_Task item_
Output all of the records again, exactly as written.

_Given entries_
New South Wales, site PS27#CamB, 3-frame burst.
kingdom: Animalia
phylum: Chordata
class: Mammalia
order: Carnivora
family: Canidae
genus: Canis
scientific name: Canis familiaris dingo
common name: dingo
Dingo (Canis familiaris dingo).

_Output_
New South Wales, site PS27#CamB, 3-frame burst.
kingdom: Animalia
phylum: Chordata
class: Mammalia
order: Carnivora
family: Canidae
genus: Canis
scientific name: Canis familiaris dingo
common name: dingo
Dingo (Canis familiaris dingo).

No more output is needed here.